Aesthetics aside, practising this decorative floral artform helps melt away stress and soothe the senses. Allusions to natural shapes and settings focus the mind on the passage of the seasons, time and change, instead of daily stresses.

“Ikebana involves self-discipline, humility, grateful awareness of beauty and a belief in something larger than oneself. All of this brings a serenity and fulfilment,” explains Soboil.

“Just as the Japanese martial arts emerge from a core of mental concentration, the creativity and focus needed for ikebana is seen as a form of meditation,” explains the cultural division of the South African Embassy of Japan.

Historic revival

The history of ikebana can be traced across centuries, countries and continents.
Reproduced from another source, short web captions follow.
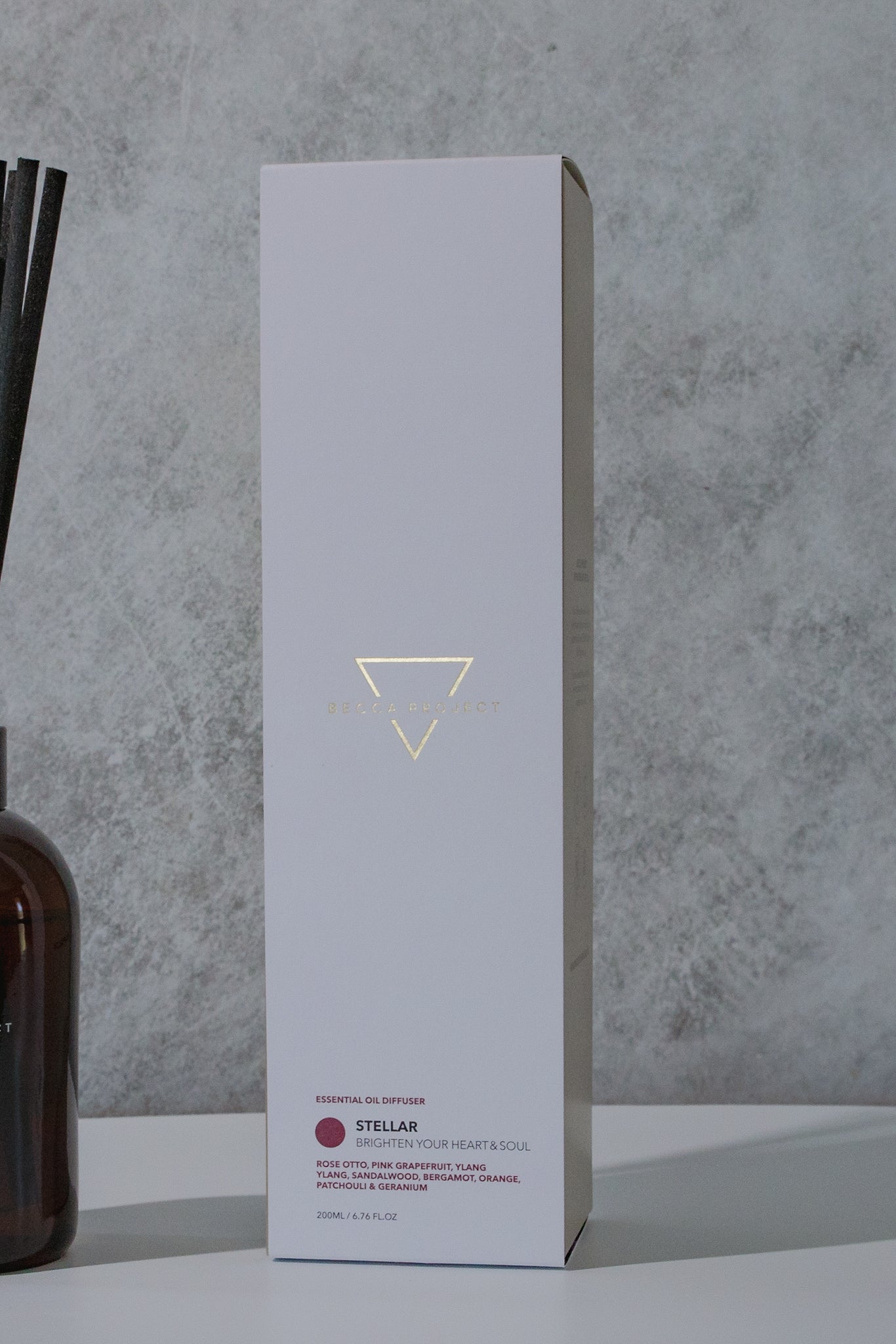 Becca Project Reed Diffuser - Stellar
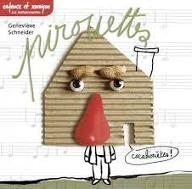 Pirouettes : Chansons traditionnelles et poemes pour le tout-petit...
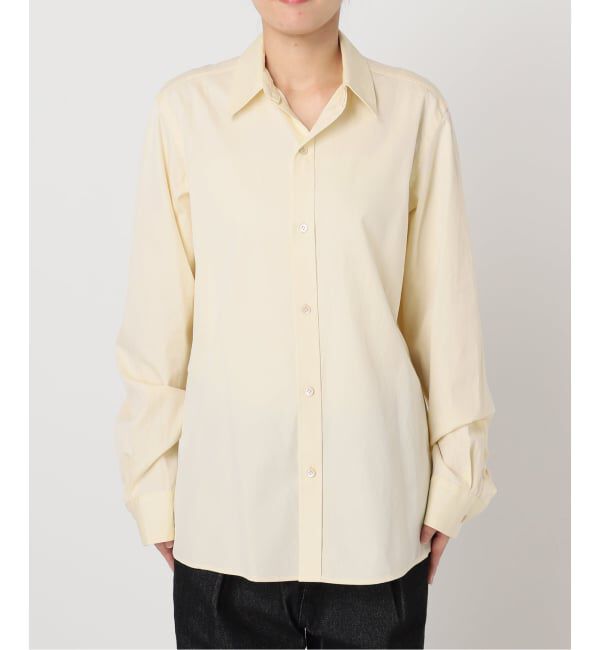  「《予約》2WAY COLLAR シャツ」|シャツ・ブラウス|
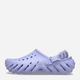 Чоловічі крокси Crocs Echo Clog 207937-5BN 41-42 (M8/W10) Фіолетові (198445104077) - зображення 3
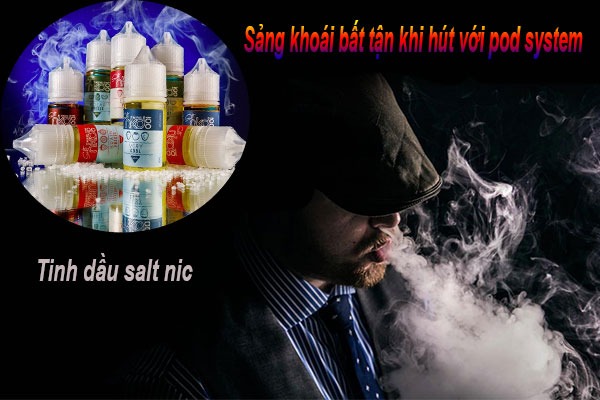5 mg salt nic juice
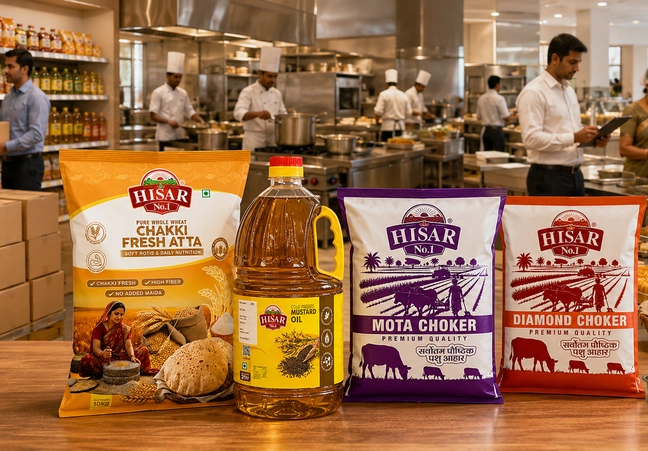 Structured Food Safety. Certified Systems. Trusted Output.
According to Soboil “This ancient art form has its origin in 6th-century China when Buddhist monks would gather floral offerings to decorate their alters.” The custom was followed in Japan, but more time and meditation were exercised during the execution.

“While ikebana was originally reserved for religious purposes,” says Soboil, “it gradually spread from the temple to the home.” Today, ikebana has shed its religious connotations, although it continues to retain strong symbolic and philosophical overtones.

Did you know? The ikebana motto is “Friendship through Flowers”, as it transcends cultural boundaries and has become a global decorative art.

Well rooted

According to the cultural division of the South African Embassy of Japan, ikebana has developed several approaches or schools.

While there are more than 20 different ikebana schools in Japan with a large following of instructors, teachers and students, Ikenobo, Ohara and Sogetsu are best known.

• Ikenobo: The largest and oldest school, which is based on the rikka (standing) techniques Buddhist monks used in the 17th century.

• Ohara: Founded in the late 19th century. Shallow containers are used to allow the flowers to appear artfully strewn in moribana. The water surface itself becomes part of the landscape evoked by the arrangement.

• Sogetsu: Founded in the 1920s. A more freeform, naturalistic style. Newer schools have added more avant garde and abstract approaches.